→ INSTRUCTIONS:
1. Answer these questions from the Christmas customs passage, one line each:
(a) How many "Krampus" gather in Schladming?
(b) In which state do remnants of the Pelznickel tradition remain especially?
(c) In what year was Jacob Brown born?
2. Reproduce the Christmas customs passage from "In parts of Austria, Krampusse, who" up to and including "are popular targets.".
3. Decide whether each statement agrees with the Christmas customs passage. Answer yes or no, and quote the words that decide it.
(a) The Krampusse in parts of Austria wore white robes.
(b) Pelznickel traditions were kept among immigrants at least as far west as Indiana.
(c) According to Brown, the visitor carried a switch made of willow.

→ EXERCISE PASSAGE:
In some of the Ruprecht traditions the children would be summoned to the door to perform tricks, such as a dance or singing a song to impress upon Santa and Ruprecht that they were indeed good children. Those who performed badly would be beaten soundly by Servant Ruprecht, and those who performed well were given a gift or some treats. Those who performed badly enough or had committed other misdeeds throughout the year were put into Ruprecht's sack and taken away, variously to Ruprecht’s home in the Black Forest, or to be tossed into a river. In other versions the children must be asleep, and would either awake to find their shoes filled with sweets, coal, or in some cases a stick. Over time, other customs developed: parents giving kids who misbehaved a stick instead of treats and saying that it was a warning from Nikolaus that "unless you improve by Christmas day, Nikolaus' black servant Ruprecht will come and beat you with the stick and you won't get any Christmas gifts." Often there would be variations idiosyncratic to individual families.
In parts of Austria, Krampusse, who by local tradition were typically children of poor families, roamed the streets and sledding hills during the festival. They wore black rags and masks, dragging chains behind them, and occasionally hurling them towards children in their way. These Krampusumzüge (Krampus runs) still exist, although perhaps less violent than in the past.
Today, Schladming, a town in Styria, over 1200 "Krampus" gather from all over Austria wearing goat-hair costumes and carved masks, carrying bundles of sticks used as switches, and swinging cowbells to warn of their approach. They are typically young men in their teens and early twenties and are generally intoxicated. They roam the streets of this typically quiet town and hit people with their switches. It is not considered wise for young women to go out on this night, as they are popular targets.
In parts of the United States in the 19th century, "Pelznickel" traditions were maintained for a time among immigrants at least as far west as the US state of Indiana. In this branch of the tradition, the father or other older male relative was often "busy working outside" or had to see to some matter elsewhere in the house when Pelznickel arrived. Today, remnants of this tradition remain, known as the Belsnickel, especially in Pennsylvania.
A first-hand 19th Century account of the "Beltznickle" tradition in Allegany County, Maryland, can be found in Brown's Miscellaneous Writings, a collection of essays by Jacob Brown (born 1824). Apparently writing of the 1820s/1830s period, Brown says, "we did not hear of" Santa Claus. Instead, the tradition called for an actual visit by a different character altogether. According to Brown, "[h]e was known as Kriskinkle, Beltznickle and sometimes as the Xmas woman. Children then not only saw the mysterious person, but felt him or rather his stripes upon their backs with his switch. The annual visitor would make his appearance some hours after dark, thoroughly disguised, especially the face, which would sometimes be covered with a hideously ugly phiz - generally wore a female garb - hence the name Christmas woman - sometimes it would be a veritable woman but with masculine force and action. He or she would be equipped with an ample sack about the shoulders filled with cakes, nuts, and fruits, and a long hazel switch which was supposed to have some kind of a charm in it as well as a sting. One would scatter the goodies upon the floor, and then the scramble would begin by the delighted children, and the other hand would ply the switch upon the backs of the excited youngsters - who would not show a wince, but had it been parental discipline there would have been screams to reach a long distance."

→ SOURCE MATERIAL:
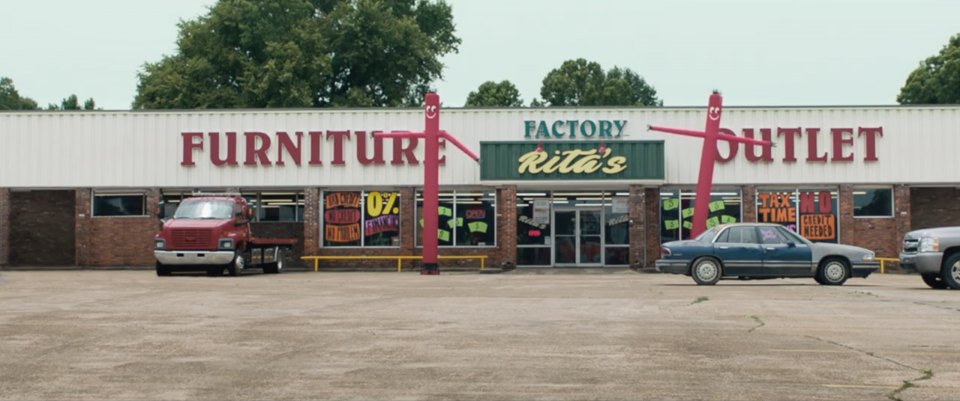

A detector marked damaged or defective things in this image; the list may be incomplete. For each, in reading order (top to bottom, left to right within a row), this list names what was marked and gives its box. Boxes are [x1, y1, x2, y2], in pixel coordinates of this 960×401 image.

asphalt crack [808, 334, 932, 400]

→ ANSWER LIST:
1.
(a) Over 1200.
(b) Pennsylvania.
(c) 1824.

2.
In parts of Austria, Krampusse, who by local tradition were typically children of poor families, roamed the streets and sledding hills during the festival. They wore black rags and masks, dragging chains behind them, and occasionally hurling them towards children in their way. These Krampusumzüge (Krampus runs) still exist, although perhaps less violent than in the past.
Today, Schladming, a town in Styria, over 1200 "Krampus" gather from all over Austria wearing goat-hair costumes and carved masks, carrying bundles of sticks used as switches, and swinging cowbells to warn of their approach. They are typically young men in their teens and early twenties and are generally intoxicated. They roam the streets of this typically quiet town and hit people with their switches. It is not considered wise for young women to go out on this night, as they are popular targets.

3.
(a) No: "They wore black rags and masks"
(b) Yes: "at least as far west as the US state of Indiana"
(c) No: "a long hazel switch"